The Death of Best Practices and The Birth of True Donor Centricity
by: Katie Lord
Last year has taught us that the status quo is fragile. Not only can our day to day lives change quickly but our belief system of how things ought to be done can be completely disrupted. Many in our sector are overwhelmed with financial, process and communication challenges. Now is the time when we need the input of our donors more than ever.
As the third largest industry in the United States, the nonprofit sector serves an overwhelming number of organizations that serve a multitude of causes and missions. It is the most diverse industry sector in our economy. So, when I see an article or a ‘how to guide’ on ‘best practices’ for fundraising I am becoming more and more skeptical. It simply isn’t conceivable that with all of the different missions, organizational models and donor diversity that a one-size-fits-all plan is even reasonable, let alone can be summed up in a homogeneous model.
For the sake of risk management and efficiency, we often try to adopt our organization’s marketing and fundraising based on what has worked for others in the sector. In other words, we mold ourselves into pre-prescribed “best practices.” If you think about it, implementing such practices is an admission that you aren’t unique, that you aren’t different.
Now is truly the time to examine and redefine your “best practices.” The sacred cows of nonprofit marketing and fundraising need to be re-examined with an open mind. They may never have been ‘best’ for your organization in the first place. Each of our organizations has a distinct “personality” and operational circumstances. It is time to embrace your organization’s particular donor’s needs and motivations for support. It is time to partner with your donors and allow them to be the author of your nonprofit’s unique best practices.
You are unique. You are different. And it is time to start acting like it.
The Old Way
For many organizations, ‘donor centric’ means giving donors options of pre-selected programmatic items that your leadership team or board has decided are appropriate.

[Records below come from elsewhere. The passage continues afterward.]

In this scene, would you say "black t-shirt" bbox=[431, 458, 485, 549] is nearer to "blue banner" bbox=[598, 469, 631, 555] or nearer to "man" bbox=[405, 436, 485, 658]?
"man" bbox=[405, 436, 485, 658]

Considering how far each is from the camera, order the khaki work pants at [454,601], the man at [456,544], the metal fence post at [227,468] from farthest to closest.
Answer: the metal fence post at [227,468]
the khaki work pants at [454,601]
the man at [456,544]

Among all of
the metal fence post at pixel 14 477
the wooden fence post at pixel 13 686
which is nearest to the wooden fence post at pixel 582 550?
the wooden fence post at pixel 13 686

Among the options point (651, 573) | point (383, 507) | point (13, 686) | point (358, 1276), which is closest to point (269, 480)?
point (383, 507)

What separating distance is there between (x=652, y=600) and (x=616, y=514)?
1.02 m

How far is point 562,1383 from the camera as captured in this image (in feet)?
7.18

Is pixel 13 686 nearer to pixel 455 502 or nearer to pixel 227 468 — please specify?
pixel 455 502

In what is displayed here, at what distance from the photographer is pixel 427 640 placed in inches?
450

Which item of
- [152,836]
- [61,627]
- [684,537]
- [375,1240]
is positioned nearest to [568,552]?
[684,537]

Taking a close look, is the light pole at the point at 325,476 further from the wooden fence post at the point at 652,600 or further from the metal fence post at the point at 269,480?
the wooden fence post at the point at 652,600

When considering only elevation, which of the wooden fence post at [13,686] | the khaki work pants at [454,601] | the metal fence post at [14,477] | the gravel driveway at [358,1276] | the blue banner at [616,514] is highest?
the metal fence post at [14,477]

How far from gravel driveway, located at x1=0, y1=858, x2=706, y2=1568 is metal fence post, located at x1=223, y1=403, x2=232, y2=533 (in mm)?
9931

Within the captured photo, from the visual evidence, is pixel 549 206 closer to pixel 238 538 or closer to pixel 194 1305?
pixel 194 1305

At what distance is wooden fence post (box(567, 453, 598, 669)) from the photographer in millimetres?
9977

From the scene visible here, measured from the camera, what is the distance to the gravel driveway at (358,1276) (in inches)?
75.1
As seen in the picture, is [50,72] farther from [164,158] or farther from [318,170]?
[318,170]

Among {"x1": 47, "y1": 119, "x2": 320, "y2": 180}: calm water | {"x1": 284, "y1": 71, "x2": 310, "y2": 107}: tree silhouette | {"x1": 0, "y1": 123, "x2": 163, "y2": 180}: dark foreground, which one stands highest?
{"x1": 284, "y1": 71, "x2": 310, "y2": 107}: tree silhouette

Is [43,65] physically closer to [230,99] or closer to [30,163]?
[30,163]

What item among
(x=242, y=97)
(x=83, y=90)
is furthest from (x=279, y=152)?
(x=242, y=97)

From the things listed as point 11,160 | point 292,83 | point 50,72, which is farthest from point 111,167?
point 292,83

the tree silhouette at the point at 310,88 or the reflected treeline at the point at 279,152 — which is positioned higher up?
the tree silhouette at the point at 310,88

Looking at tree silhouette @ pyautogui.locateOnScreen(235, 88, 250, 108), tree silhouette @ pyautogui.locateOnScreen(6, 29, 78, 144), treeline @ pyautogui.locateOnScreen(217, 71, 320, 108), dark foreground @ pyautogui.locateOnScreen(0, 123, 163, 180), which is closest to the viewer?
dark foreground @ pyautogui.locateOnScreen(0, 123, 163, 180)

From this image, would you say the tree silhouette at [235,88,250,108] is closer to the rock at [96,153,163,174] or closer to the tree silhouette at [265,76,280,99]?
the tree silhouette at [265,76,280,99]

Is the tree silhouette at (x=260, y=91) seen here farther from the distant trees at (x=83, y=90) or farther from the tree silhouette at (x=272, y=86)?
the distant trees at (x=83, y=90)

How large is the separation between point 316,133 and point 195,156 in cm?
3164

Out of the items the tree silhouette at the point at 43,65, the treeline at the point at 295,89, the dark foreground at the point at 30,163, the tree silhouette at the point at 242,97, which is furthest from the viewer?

This means checking boxes for giving campaigns, running transactional events to reach the masses and blasting impersonal messages hoping you hit on something that is an interest point for the majority of your constituents. It means hiring a third-party to prime our major donors for an ask instead of deepening our personal relationships with them. The old way is dying.
It isn’t as if we aren’t trying to be empathetic to our donors, we simply lack perspective. Because we live and work in our organization’s day-in and day-out, we have unknowingly created a set of personal and organizational biases about why our donors give and why our organization’s mission should matter to our donors. This is backwards. We unintentionally create messages that resonate more internally within our organization rather than resonating to our most important external audience, our supporters.
The New Way
How do you truly understand the nuances and intricacies of your organization’s individual donor populations? You ask them.
Renowned behavioral economist, Daniel Kahneman, discovered a principal of value that applies specifically to our sector that he called, The Endowment Effect. In essence, The Endowment Effect establishes that people overvalue things of which they feel they have ownership or an invested interest. Nowhere should this be truer than in the social sector, where it is not only our donors’ treasure that is being committed, but also their time, talent, ties and testimony.
A popular saying in the nonprofit sector is this, “If you want a gift, ask for advice, if you want advice, ask for a gift.” Why is it that we only ask people for advice when we want something? We should constantly be engaging and asking our donors, volunteers and supporters how we can best serve them as they serve our mission and vision.
There seems to be a fear of authentic communication with donors. Perhaps it is out of respect for their time. Or perhaps that is the easy excuse. If you aren’t applying the time and resources necessary to identify donor’s motivations, relational expectations and visions for your organization, then you are not operating as a donor centric organization, but as a transactional charity broker.
Challenge the best practices of assuming you know why your donors engage with you, giving them buckets and boxes to check for the sake of assumed convenience. Treat best practices what they really are… old… and embrace the new world of true donor centricity. One where you are unique, where you are different and where you are hungry to learn from those that ensure your mission and sustainability.